La preservación de los rituales afrobrasileños en la práctica de la capoeira
La capoeira Angola bajo la guía de Mestre Pastinha mantuvo vivos los elementos ceremoniales y espirituales que otras vertientes tendían a perder. La ronda de capoeira no era simplemente un enfrentamiento físico, sino un ritual donde la música, los cantos y los instrumentos tradicionales creaban un espacio sagrado de conexión con los ancestros. Cada movimiento llevaba consigo siglos de memoria colectiva, resistencia y celebración de la identidad afrobrasileña. Pastinha insistía en que la capoeira era filosofía de vida, no deporte competitivo, rechazando la mercantilización que comenzaba a afectar otras manifestaciones culturales.
Esta visión preservacionista encontró eco en generaciones posteriores que continuaron defendiendo la autenticidad frente a las presiones de la modernización. Instituciones como CEDANZE, asociada a la Academia João Pequeno de Pastinha, promueven internacionalmente los valores originales de la capoeira Angola. La práctica ritual, con sus códigos de respeto, jerarquía basada en sabiduría y experiencia, y la transmisión oral de conocimientos, se mantuvo intacta gracias al trabajo de maestros formados en la tradición de Pastinha. La resistencia a incorporar elementos ajenos, como canciones en inglés en las rondas, demuestra el compromiso con la pureza cultural que caracterizó al maestro bahiano y que sus herederos mantienen con férrea determinación.

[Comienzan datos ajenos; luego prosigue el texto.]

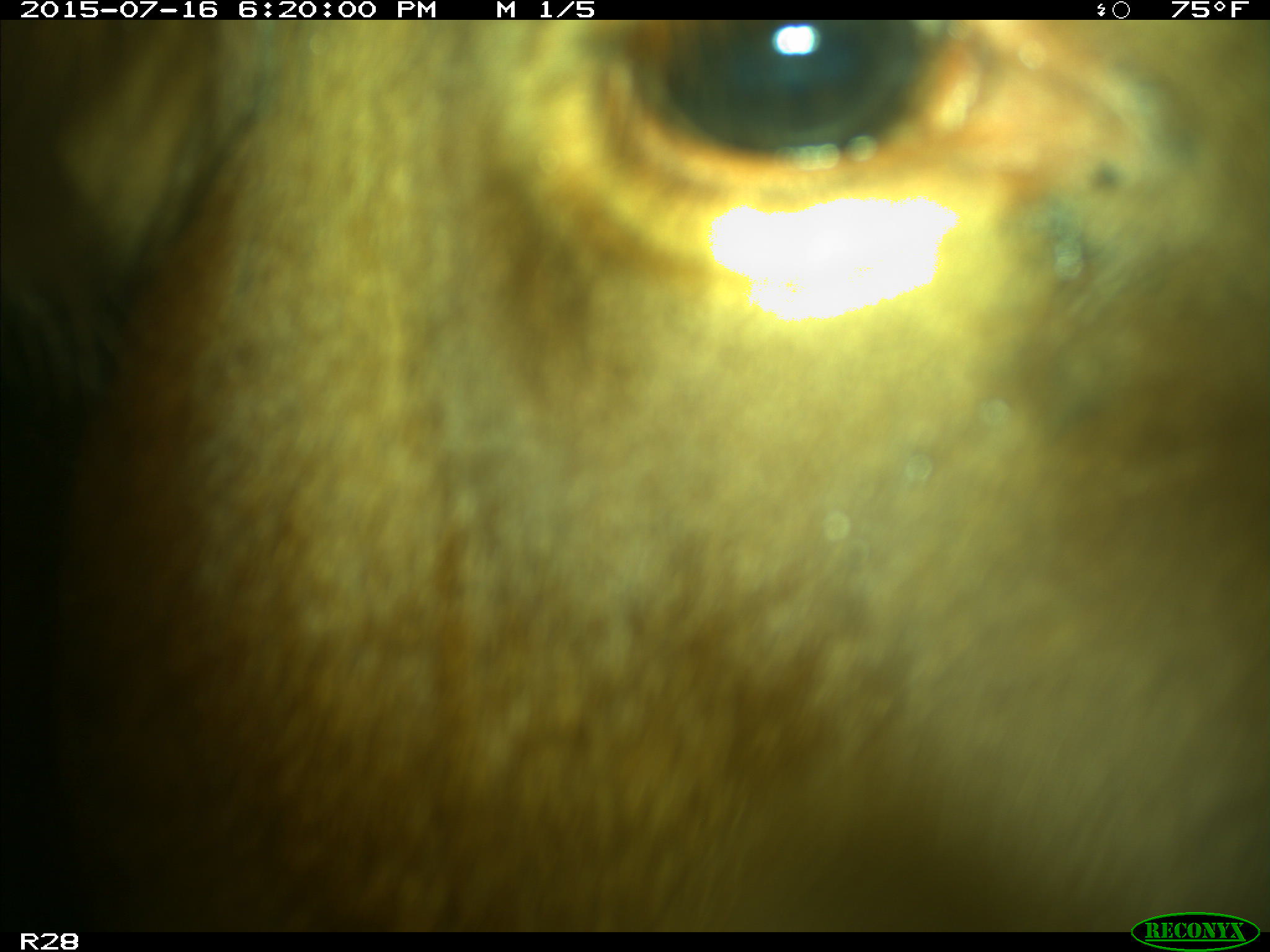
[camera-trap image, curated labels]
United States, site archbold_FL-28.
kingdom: Animalia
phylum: Chordata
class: Mammalia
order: Artiodactyla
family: Bovidae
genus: Bos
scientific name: Bos taurus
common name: domestic cow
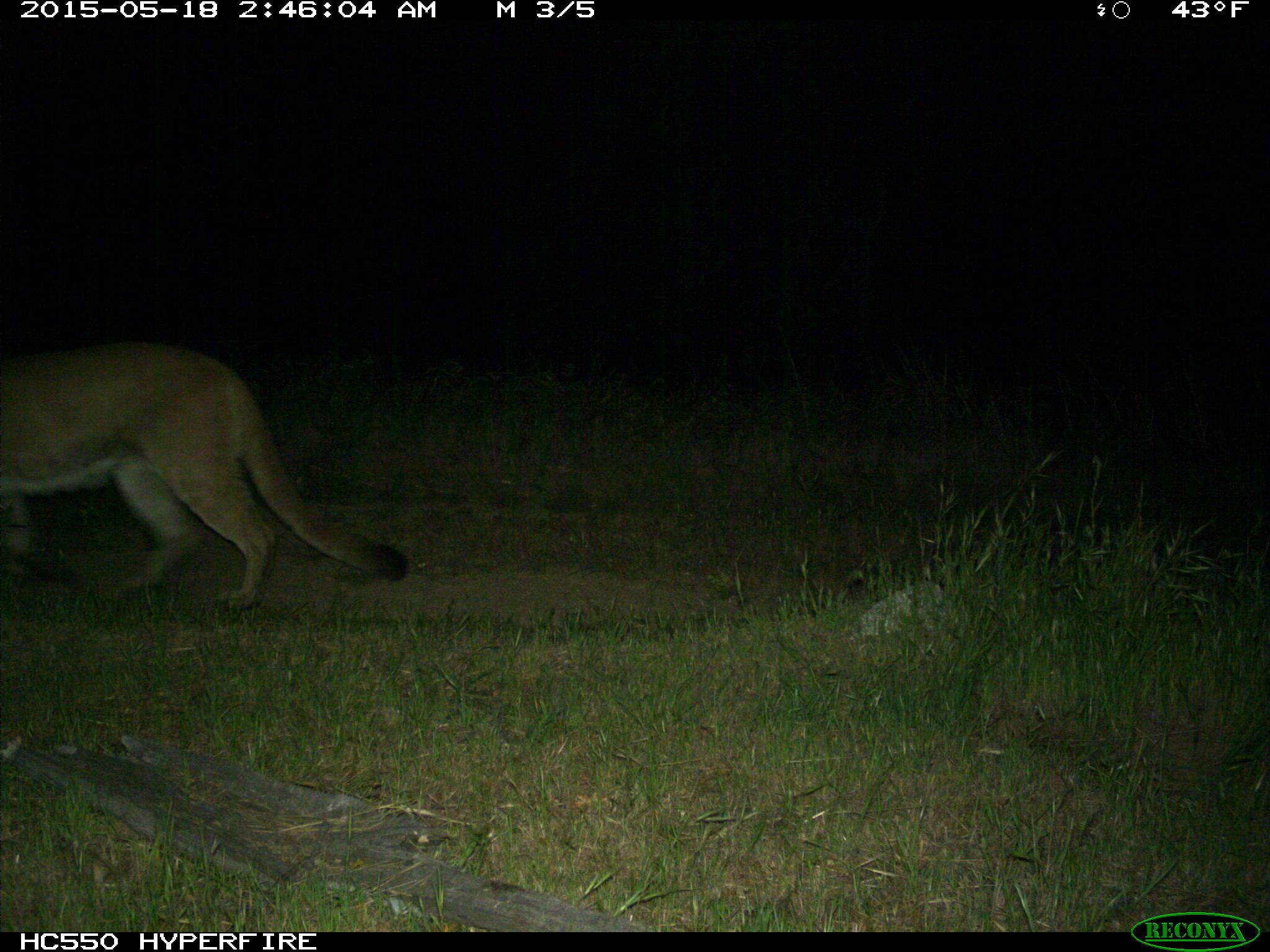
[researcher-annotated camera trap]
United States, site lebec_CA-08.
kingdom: Animalia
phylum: Chordata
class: Mammalia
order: Carnivora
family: Felidae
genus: Puma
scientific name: Puma concolor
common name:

El impacto de Mestre Pastinha en la identidad cultural bahiana contemporánea
Salvador de Bahía debe gran parte de su identidad cultural contemporánea a la labor de Mestre Pastinha. El Pelourinho, a pesar de las transformaciones urbanísticas que desalojaron su academia, permanece como símbolo de resistencia cultural donde la memoria del maestro se mantiene viva. La capoeira Angola se reconoció oficialmente como Patrimonio Cultural de Brasil en julio de dos mil ocho, consolidando el trabajo iniciado por Pastinha décadas atrás. Esta declaración representa el reconocimiento estatal de una práctica que durante mucho tiempo fue perseguida y marginalizada.
El legado de Pastinha se extiende globalmente, con la capoeira difundida en más de ciento cincuenta países. Escuelas como la de Capoeira Matumbé en Barcelona, dirigida por mestres KK Bonates, Felipe Fofinho y Angelo Capacete, mantienen viva la tradición enseñando capoeira Angola según los principios establecidos por el maestro bahiano. En Nueva York, Mestre João Grande abrió el Capoeira Angola Center en Manhattan, demostrando cómo la globalización puede servir para difundir valores de resistencia cultural en lugar de homogeneizar las expresiones artísticas. João Grande, nacido en Itagi Bahía y formado por Pastinha, recibió importantes reconocimientos como el doctorado honoris causa por Upsala College en mil novecientos noventa y cuatro y el National Heritage Fellowships siete años después. Su historia es objeto de tesis doctorales, como la realizada por Maurício Barros de Castro en la USP, que analiza la relación entre globalización y capoeira Angola, demostrando que la tradición de Pastinha sigue siendo objeto de estudio académico riguroso. La cultura bahiana contemporánea es inseparable de la capoeira Angola, y la capoeira Angola es inseparable de Mestre Pastinha, cuya influencia continúa moldeando identidades y resistencias culturales en un mundo cada vez más globalizado.